Picasso had greeted the teenaged Marie-Thérèse with the prophetic words, "I am Picasso! You and I are going to do great things together'. In turn, Marie-Thérèse had only responded with a blank look, "I was an innocent young girl", she recalled. "I didn't know anything--neither about life nor about Picasso" (M.-T. Walter, quoted in P. Daix, La vie de peintre de Pablo Picasso, Paris, 1977, p. 217).

Picasso was deeply struck by the sensual physicality and youthful exuberance of the girl, and she became his ultimate muse, appearing under a variety of guises in his art. Marie-Thérèse was, however, so young that she still lived at her family home and it took six months of courting for Picasso to finally win her. The relationship was a secret, hidden affair. In 1930, Picasso had installed her in an apartment on rue de la Boétie, only doors away from his marital home. Marie-Thérèse fondly remembered the days when they were "living a completely non-bourgeois love, a bohemian love" (quoted in ibid., p. 217).

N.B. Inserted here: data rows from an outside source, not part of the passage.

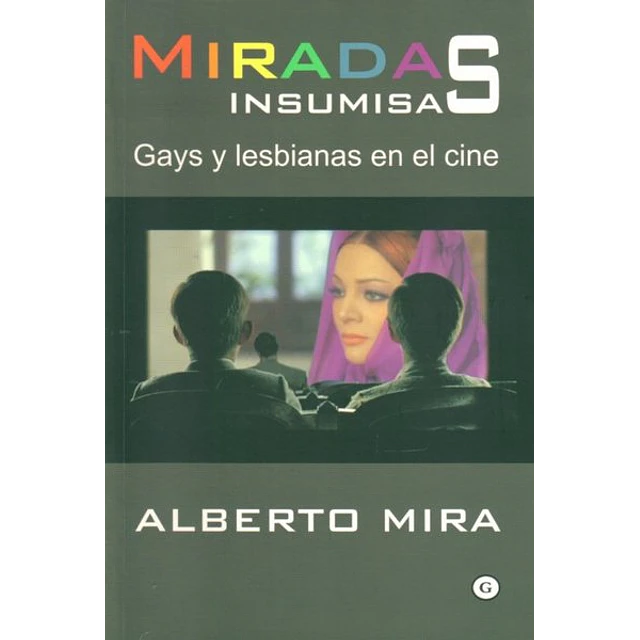 Miradas insumisas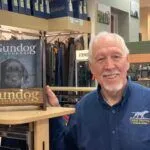 Gundog CDU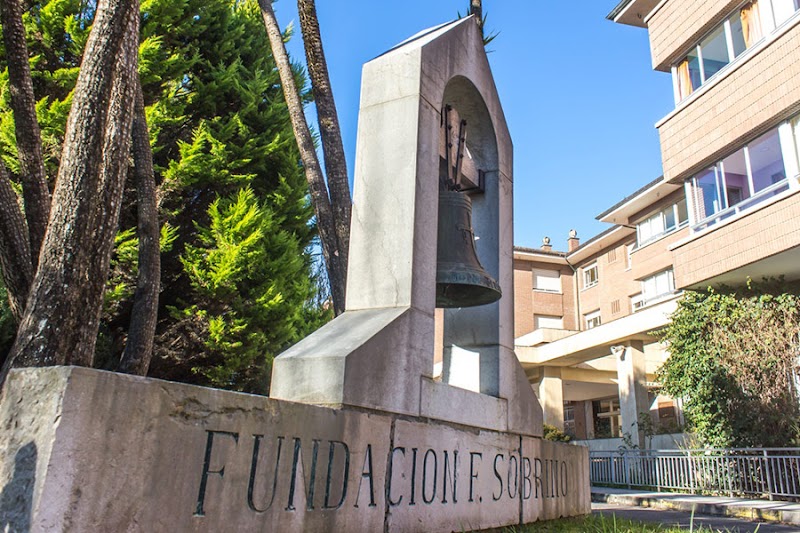 Fundación Residencia Faustino Sobrino — foto 1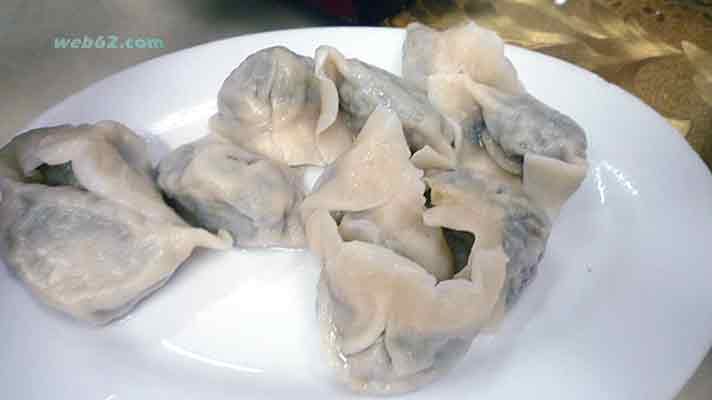 Photo Chinese Dumplings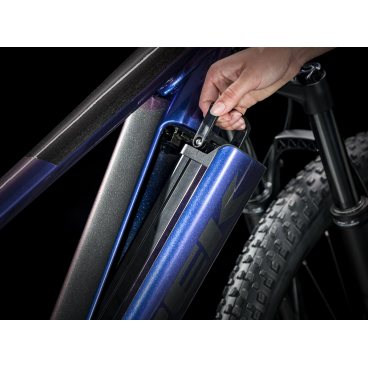 Trek Powerfly Fs 5 G2 Eu EMF 27.5 2020 Vamvelosiped.ru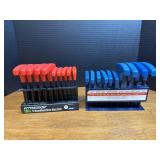Hex Key Standard and Metric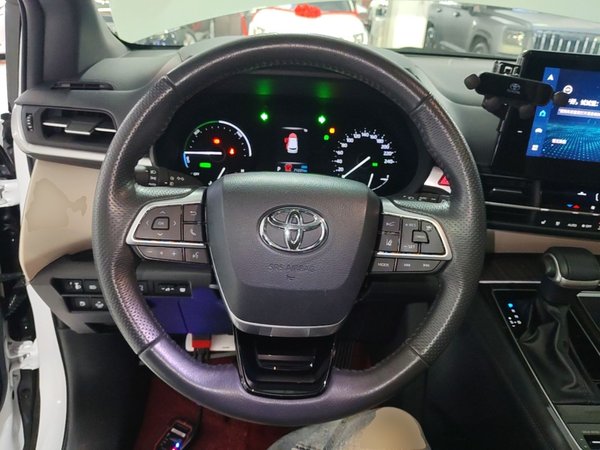 Toyota Granvia 2023, 71200 км, за 36412 USD - фото 14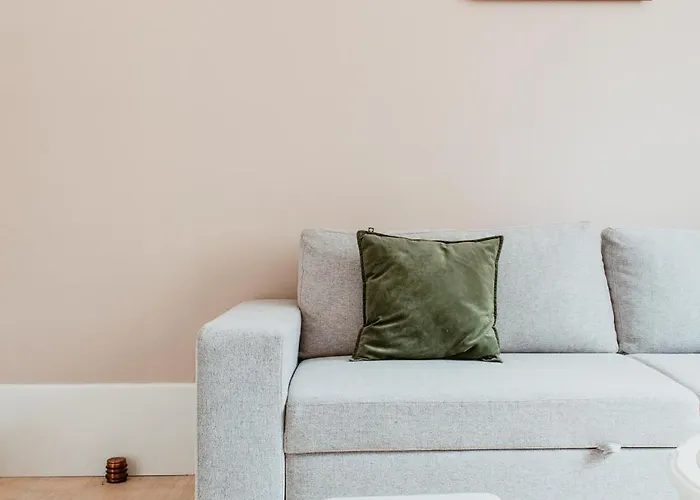 Апартаменты A 2 Pas De La Cosy Et Super Equipe *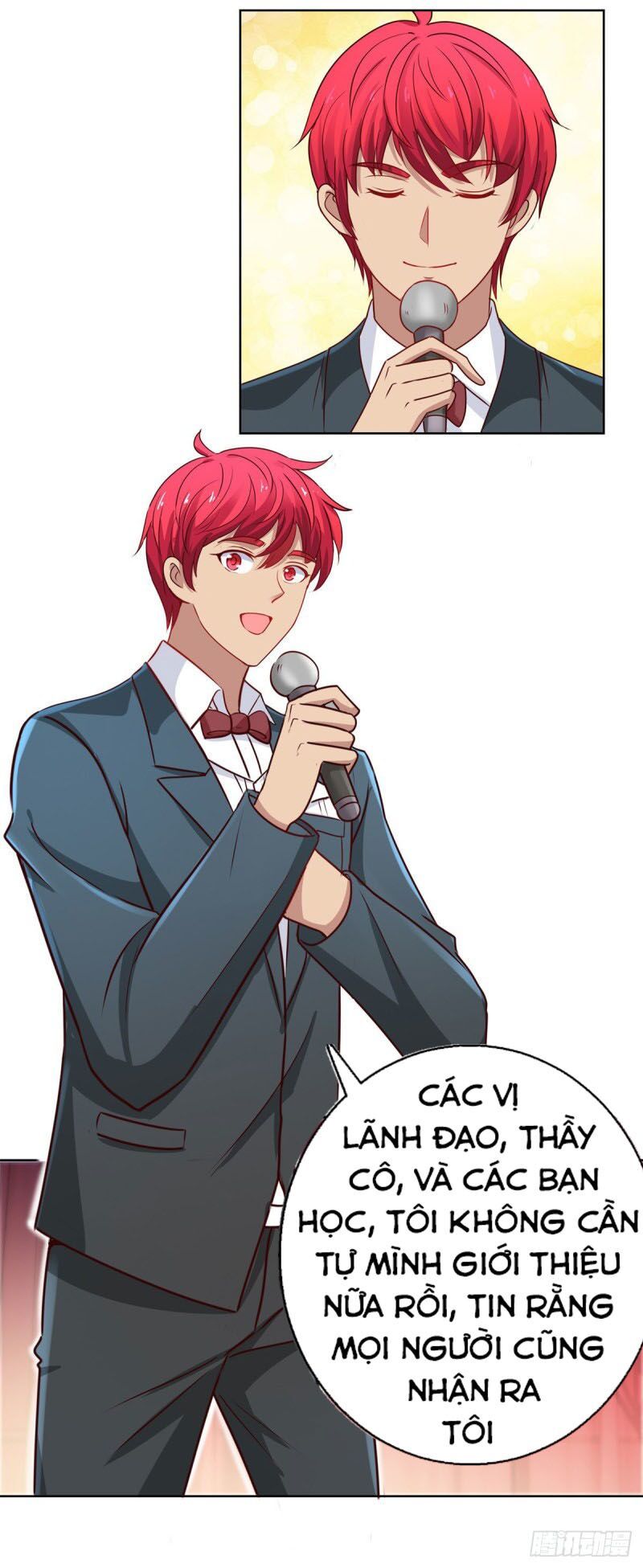 đọc truyện Đô Thị Chí Tôn Hệ Thống Chương 193 ảnh 21 tại Thiên Thai Truyện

1932 marked a turning point in Picasso's life with Marie-Thérèse; for it was at this time that they began to escape the secrecy and subterfuge of their affair, and replaced it with the tranquillity of Boisgeloup, a place where they could leave their worries and Picasso's wife Olga behind them. In Boisgeloup, Picasso and Marie-Thérèse lived a relaxed home life together. This change was reflected in Picasso's art by a radical departure from his violent and Surrealist-inspired distortions of the female figure which had dominated his work for the last two years. These tortuous figures with their sharp, almost dismembered forms had been influenced by Oceanic art and were reflections of Picasso's great emotional range. In 1932 at Boisgeloup, however, Picasso's art blossomed as these disjointed figures were superceded by a more sensuous and gentle appreciation of flesh, a free celebration of Marie-Thérèse's sensuality. In Le repos, this paean finds a more domestic and personal form. Picasso's explorations of the gentle undulations of her flesh and of her tranquillity perfectly express the artist's exultation of the fact that her body is his domain and that the couple can at last be at rest.

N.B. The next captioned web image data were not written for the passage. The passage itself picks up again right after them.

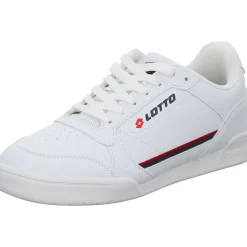Lotto Schnürhalbschuh Sneaker (sportlich) NANDU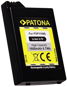 Rechargeable Battery PATONA PT6514 for Sony PSP - Nabíjecí baterie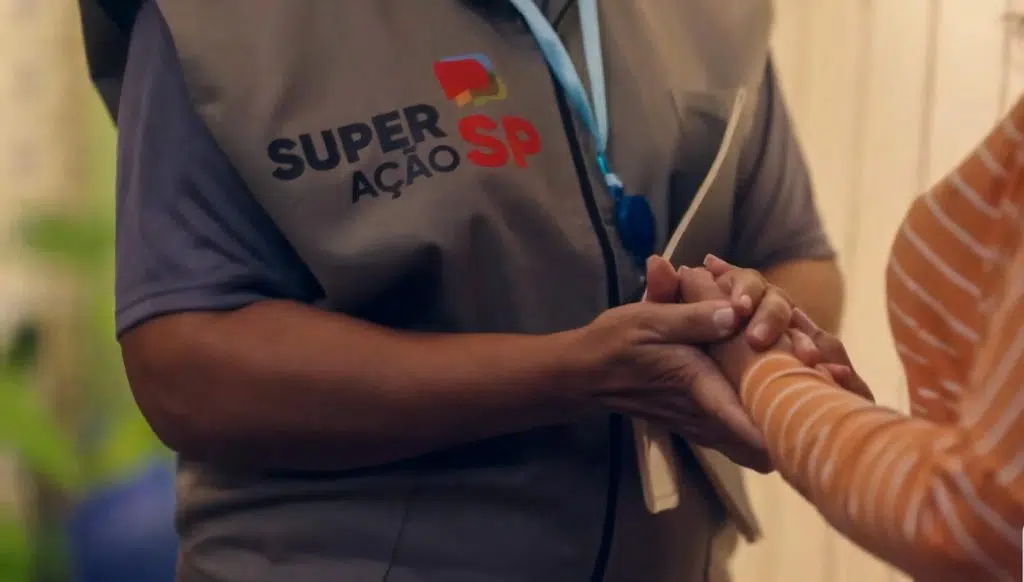 SuperAção SP inicia primeira onda com adesão de 44 municípios para o combate à pobreza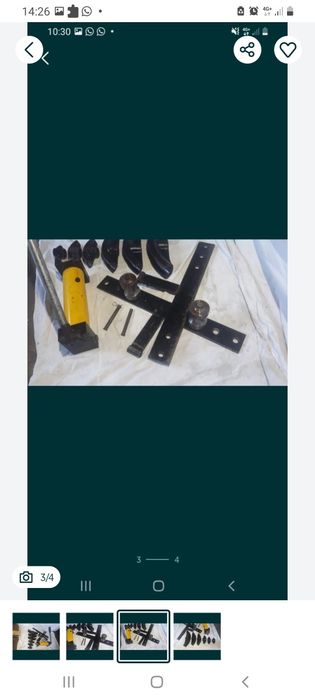 Rems Python  presa hidraulica indoit teava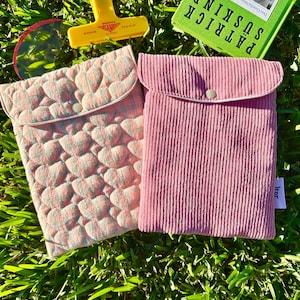 Kindle Pouch
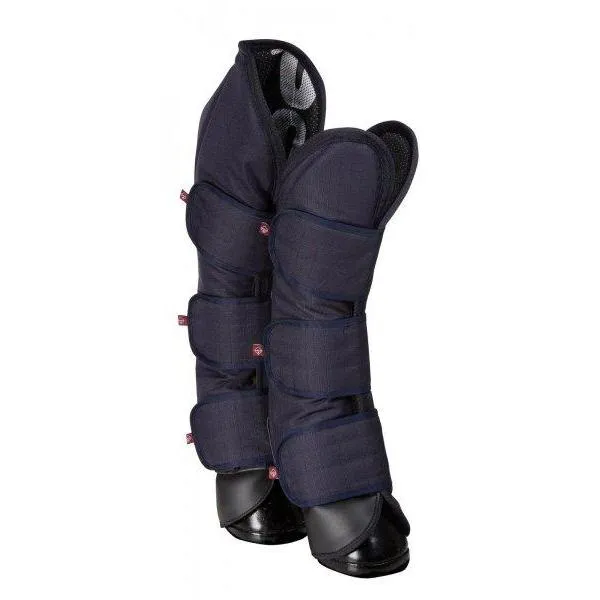 LeMieux Carbon Travel Boots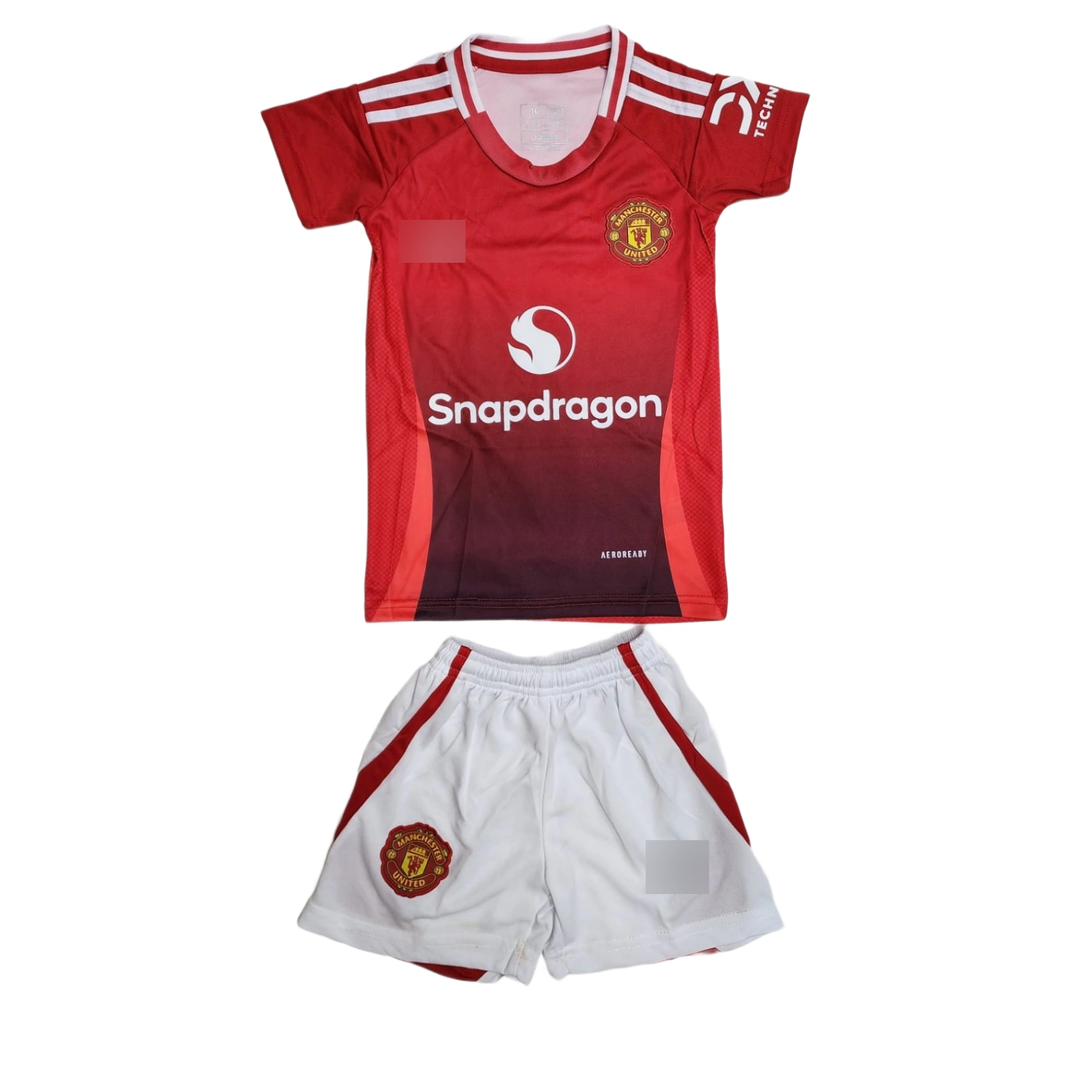 Manchester United Home Jersey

The composition of Le repos reflects the intimacy shared by Picasso and Marie-Thérèse at Boisgeloup. A close-up view that allows the figure of Marie-Thérèse to fill the frame, Le repos conveys the idea that the viewer is lying beside her. Picasso portrays Marie-Thérèse's face and shoulders as though her body were a landscape. It is exclusively a lover's view, seen with a lover's proximity. The brush has visibly swept across the canvas, caressing Marie-Thérèse's face into existence. The simplicity of Picasso's rendering of her eyes perfectly captures the total relaxation of her dreamless sleep. The fingers on her hands flow together rather than interlocking. Picasso painted them with great ease and with only a few simple strokes. The fluidity of her face and arms is accentuated by the strong red of the bed. Above that violent color is a gentle combination of tones and curves that speak only of Marie-Thérèse's soft repose.

(fig. 1) Marie-Thérèse at 6, Cité d'Alfort at Alfortville. Photograph by Picasso, Collection of Maya Picasso. © Succession Picasso/DACS 2000

(fig. 2) Pablo Picasso, Le rêve, 14 January 1932.
(Christie's, New York, 10 November 1997, lot 43).